C’è sicuramente anche un tentativo di cambiare questa prospettiva dietro il libro “Memorie di un ambulatorio nel sottosuolo”, opera di Luigi Gallo: l’autore, oltre a essere uno scrittore e un grande cultore della filosofia, è infatti un dentista che, provvisoriamente messi da parte trapano e spatola e impugnata la penna, ha messo nero su bianco una serie di racconti accomunati dallo svolgersi tutti quanti in studi e ambulatori dentistici.

Nei racconti, non autobiografici (il sottotitolo dell’opera è “memoir immaginario”) ma in cui l’esperienza umana e professionale dell’autore ha contribuito a fornire l’ispirazione, tra episodi ai limiti del surreale e luoghi diversi l’anatomia della dentatura e del cavo orale, il principale panorama di chi pratica la professione odontoiatrica, prendono forme diverse, apparentemente impensabili per chi il punto di vista di un ambulatorio lo vede solo dal lato del paziente. Agli occhi del dentista, un molare solitario diventa una specie di scultura di sale, la bocca, in tutta la sua profondità, prende la forma di una caverna, i movimenti con cui sapientemente mette mano a carie e protesi seguono logiche, meccanismi ed accortezze di cui mentre siamo sdraiati in poltrona non ci accorgiamo minimamente, distratti come siamo dagli interrogativi su quale sia la causa del nostro mal di denti o su come riusciremo a sopportare il dolore per quell’intervento che tutti hanno fatto ma ci fa comunque paura.

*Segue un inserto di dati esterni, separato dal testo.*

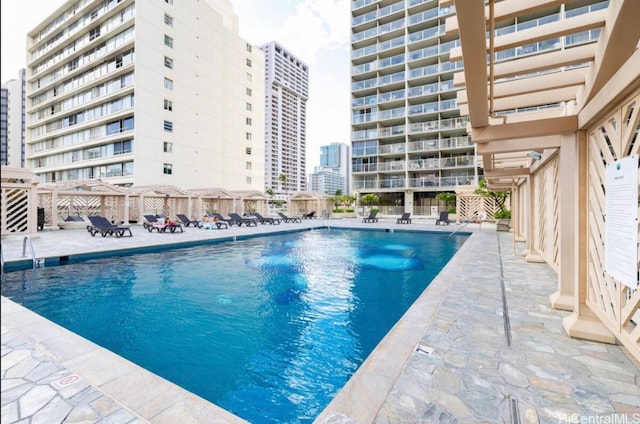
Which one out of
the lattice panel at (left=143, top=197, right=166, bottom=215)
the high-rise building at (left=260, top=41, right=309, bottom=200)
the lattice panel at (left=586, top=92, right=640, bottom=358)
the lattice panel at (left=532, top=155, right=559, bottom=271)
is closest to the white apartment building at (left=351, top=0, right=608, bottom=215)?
the lattice panel at (left=143, top=197, right=166, bottom=215)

Il memoir immaginario spazia tra tanti racconti, tra il comune e il grottesco ma che altro non sono che storie di tutti i giorni, di uno spaccato sociale che va dal ragazzino punk al paziente che ha preferito risparmiare con una protesi non all’altezza, da un travestito che batte lungo le Mura Aureliane a San Saba a un obeso che chiede gli venga installata una museruola per smettere di mangiare, fino addirittura a un boss mafioso che, per ricevere le cure dentarie, porta nel suo bunker in località segreta un dentista che si era ridotto sul lastrico. Il dentista, infatti, ovunque operi si trova di fronte un’umanità varia che copre innumerevoli tipologie di persone e permette così all’autore di raccontare sapientemente vite, episodi, spaccati e immagini più disparati, a volte estremamente comuni, altre totalmente surreali, accomunati da avere per protagonista qualcuno che, a un certo punto per una qualche ragione, si è trovato in un ambulatorio dentistico. E’ forse questo uno dei messaggi che ci arriva: si può essere la persona più in vista o qualcuno ai margini della società, ma quando siamo con la bocca aperta nello studio del dentista, coi nervi saldi o piegati dalle paure più irrazionali, siamo tutti uguali.